Csound instruments use five different types of signals, which opcodes can establish, write to, read from, and output. These signals are i-rate (initialization), k-rate (control), a-rate (audio), wsig (spectral or frequency-domain), and fsig (streaming frequency-domain or pvoc). Each signal operates at a specific rate. In some cases, one type of signal may be translated into another, through the use of various opcodes. See, for example, init, follow.
Initialization rate, referred to as i-rate signals, run at instrument initialization. Their values are established when the instrument is initialized, and remain so, unless reinitialized. See reinit.
Control rate, referred to as k-rate signals, run at the control rate established by the kr statement in the orchestra header. This signal type is used primarily for control (non-audio) signals.
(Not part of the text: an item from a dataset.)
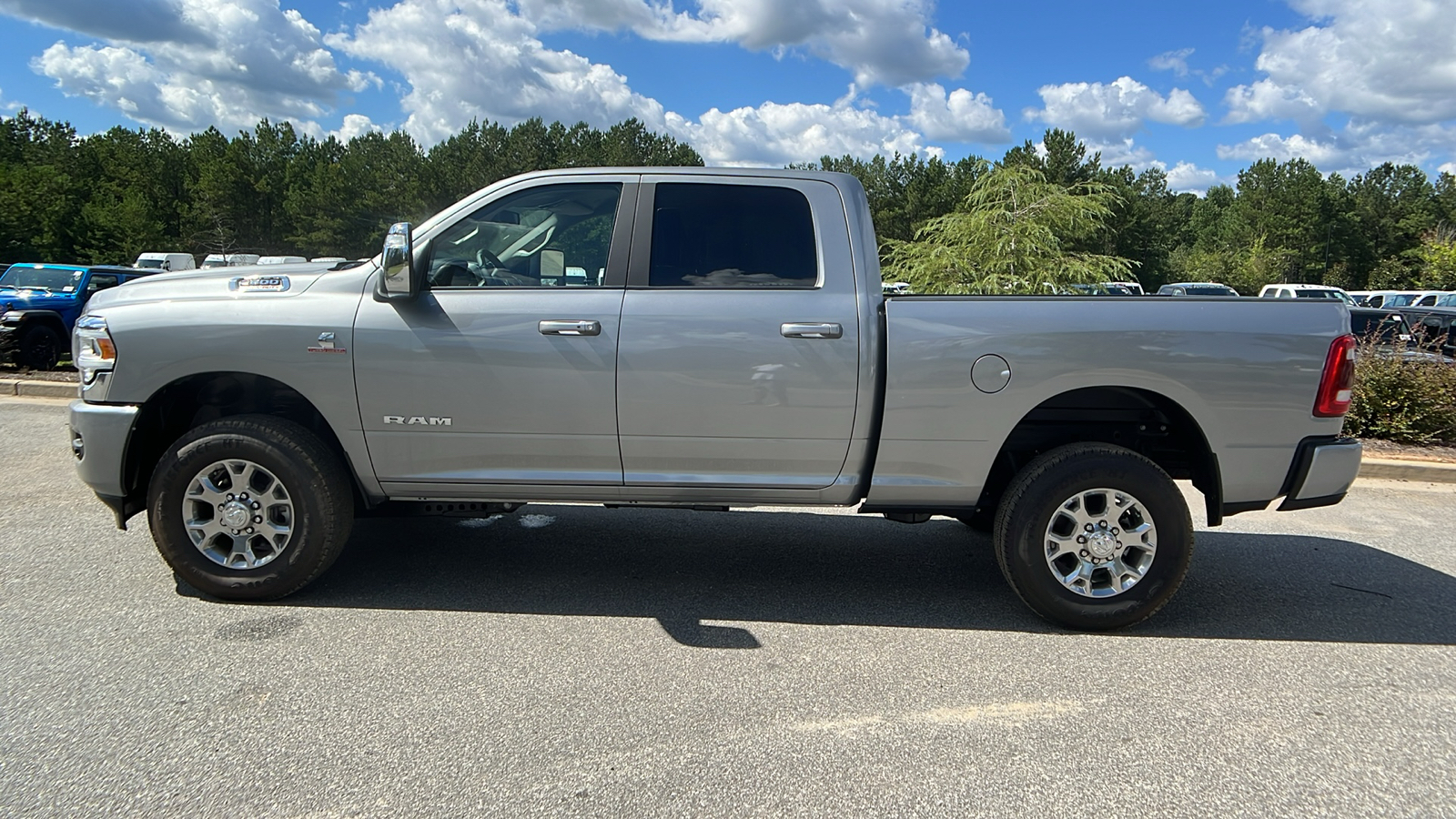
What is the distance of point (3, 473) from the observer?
6660 mm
Since k-rate is often lower than a-rate, valuable processor power can be preserved.
Audio rate, referred to as a-rate signals, run at the audio sample rate established by the sr statement in the orchestra header. This signal type is used to carry audio signals produced and modified by the Csound instruments.
The wsig type is a frequency-domain signal used exclusively by the spectral family of opcodes (spectrum, specaddm, etc.) They can run at k- or a-rate, depending on usage.
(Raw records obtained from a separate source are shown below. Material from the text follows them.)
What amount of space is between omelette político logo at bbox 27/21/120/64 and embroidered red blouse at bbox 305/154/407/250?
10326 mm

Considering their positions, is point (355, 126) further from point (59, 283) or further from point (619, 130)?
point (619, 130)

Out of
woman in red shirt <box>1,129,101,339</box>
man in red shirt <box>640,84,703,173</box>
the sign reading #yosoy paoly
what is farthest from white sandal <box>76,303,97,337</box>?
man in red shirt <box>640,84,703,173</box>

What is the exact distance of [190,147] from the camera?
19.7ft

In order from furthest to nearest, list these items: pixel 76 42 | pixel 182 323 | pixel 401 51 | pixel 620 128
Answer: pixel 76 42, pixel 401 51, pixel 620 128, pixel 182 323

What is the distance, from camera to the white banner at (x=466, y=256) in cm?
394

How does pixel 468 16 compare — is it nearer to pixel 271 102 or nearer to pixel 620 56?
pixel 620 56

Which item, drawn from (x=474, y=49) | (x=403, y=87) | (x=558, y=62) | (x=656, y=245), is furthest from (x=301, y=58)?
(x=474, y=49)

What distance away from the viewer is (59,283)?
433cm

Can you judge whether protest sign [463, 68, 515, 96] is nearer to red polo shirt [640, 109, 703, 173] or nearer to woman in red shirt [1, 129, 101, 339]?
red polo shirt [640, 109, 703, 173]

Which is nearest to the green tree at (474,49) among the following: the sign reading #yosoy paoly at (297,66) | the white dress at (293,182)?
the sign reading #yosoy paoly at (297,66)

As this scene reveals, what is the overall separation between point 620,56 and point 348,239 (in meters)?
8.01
The fsig type is a frequency-domain signal used for streaming phase vocoder analysis and resynthesis. It is used by a family of streaming pvoc opcodes (pvsanal, pvsynth, etc.) introduced in Csound version 4.14. This signal type runs at an analysis rate which is independent of the control rate, but must be lower than or equal to the k-rate.
The fsig enables the separation between the analysis and resynthesis stages of the phase vocoder to be exposed to the Csound programmer. Thus, alternatives be employed for either or both of these stages, such as oscillator-bank resynthesis or generation of synthetic fsig streams. In addition, opcodes operating on the fsig stream, can themselves become more elemental. In this way, the fsig enables the creation of a true streaming plug-in framework for frequency domain signals. With the old pvoc opcodes, each opcode is required to act as a resynthesizer, so that facilities such as pitch scaling are duplicated in each opcode. The separation of analysis and synthesis stages by means of the fsig encourages the development of a wide range of simple building-block opcodes implementing one or two functions, with which more elaborate processes can be constructed.